VII.  From The Spot walk in an easterly direction along London Road and enter Derbion, the city’s main shopping centre. Continue to maintain the same direction through the centre before turning left opposite Derby Theatre. Walk through the indoor market to the  East Street exit where the Morledge is on your right. If access is not available use the door onto Traffic Street and once outside, turn left and then left again into the Morledge and then left into East Street. 


Formerly known as Derby Playhouse, it was offered the site in the Eagle Centre by the City Council, as part of the new shopping development. Following a period of financial problems, the theatre was forced to close. It re-opened again in 2009 under the ownership of the University of Derby and is used as a professional and learning theatre.


East Street was formerly known as Bag Lane and was an important route, which connected the space in front of St Peter’s Church with the Cock Pitt. The street has now been pedestrianised and in the centre sits the statue of the Derby Ram, between Albion Street and Exchange Street, where the Co-Op used to take up most of the space.


The statue was created in 1994 by sculptor Michael Pegler. The ram has played an important role in Derby Regimental history since 1858 when it first became a mascot. According to military history, the commanding officer of the regiment saw a fine ram tethered in an Indian temple yard. He acquired the ram, which was the beginning of a long, illustrious career for the animal and its successors.

VIII. Opposite the Ram Statue turn right into Exchange Street. At the end of the street opposite Osnabruck Square go to the right along Albert Street and then turn right again into the Morledge.   


The Corn Exchange was built in 1861, opening the following year. Following long-standing complaints that corn dealers were obstructing the footpaths in the Corn Market. It became the Palace Theatre of Varieties in 1897 and 22 years later the Palais de Danse. During the 1900s, it contained luxurious lounges, tea and supper rooms. In 1929, the Derby Evening Telegraph took it over for offices before leaving fifty years later.


Named after Derby’s twin city in Germany, a stone pillar in the centre of the square announces that the German city is 500 miles away. The fish market that once stood in the square was demolished in 1981, and re-sited in the Lockup Yard off the Cornmarket.

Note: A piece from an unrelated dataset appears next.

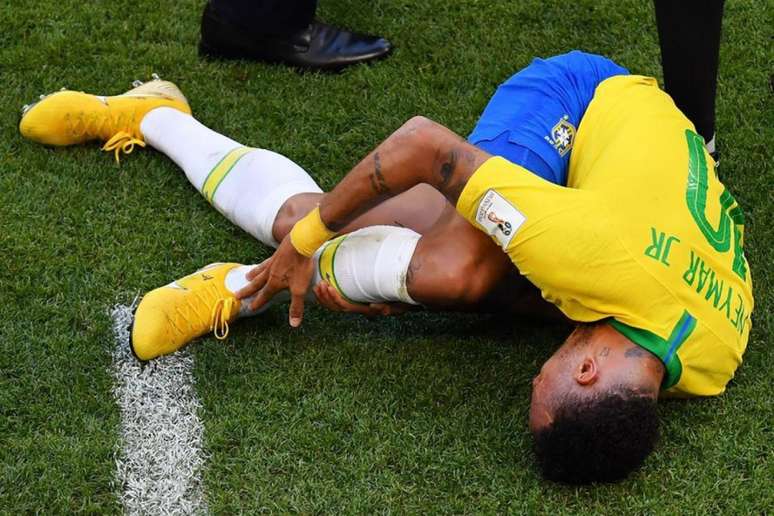 Neymar é mais uma vez alvo de provocações (Foto: Divulgação)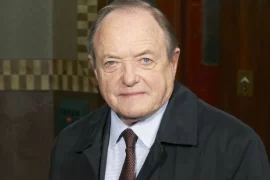 Why did James Bolam leave New Tricks?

In 1154, King Henry II granted Derby a charter which gave the town the right to hold markets. As a consequence, Derby developed a tradition of holding a weekly market for cattle, sheep and pigs. Until 1861, markets were held at the Morledge, when they were moved to the Holmes, on the northern side of what later became the bus station. Shortly after its centenary celebrations in 1962 when the Inner Ring Road was constructed. The market moved again to a purpose-built cattle market on Chequers Road which is now closed.


The Crown Court in St Mary’s Gate closed in 1989 and was transferred to the newly built Crown Court on the Morledge. Following the closure and several years of uncertainty, the old County Court has been replaced by the city’s Magistrates Court.

IX.    Return from the Morledge and walk through Osnabruck Square. If entry to the Market Hall is closed continue down the side to reach the Quad and the start of the walk.


The Borough architect and surveyor designed the covered market Hall in 1864. It had a spectacular vaulted roof using iron from a nearby foundry. The Market Hall opened for business on 29 May 1866, when it was given a rousing welcome with a gala concert and choir who sang the Messiah. It has recently been the focus of significant redevelopment.

X.   The galleried Market Hall is worthy of close inspection. Before leaving over the wooden cobbles and re-entering the marketplace and returning to the starting point of the walk.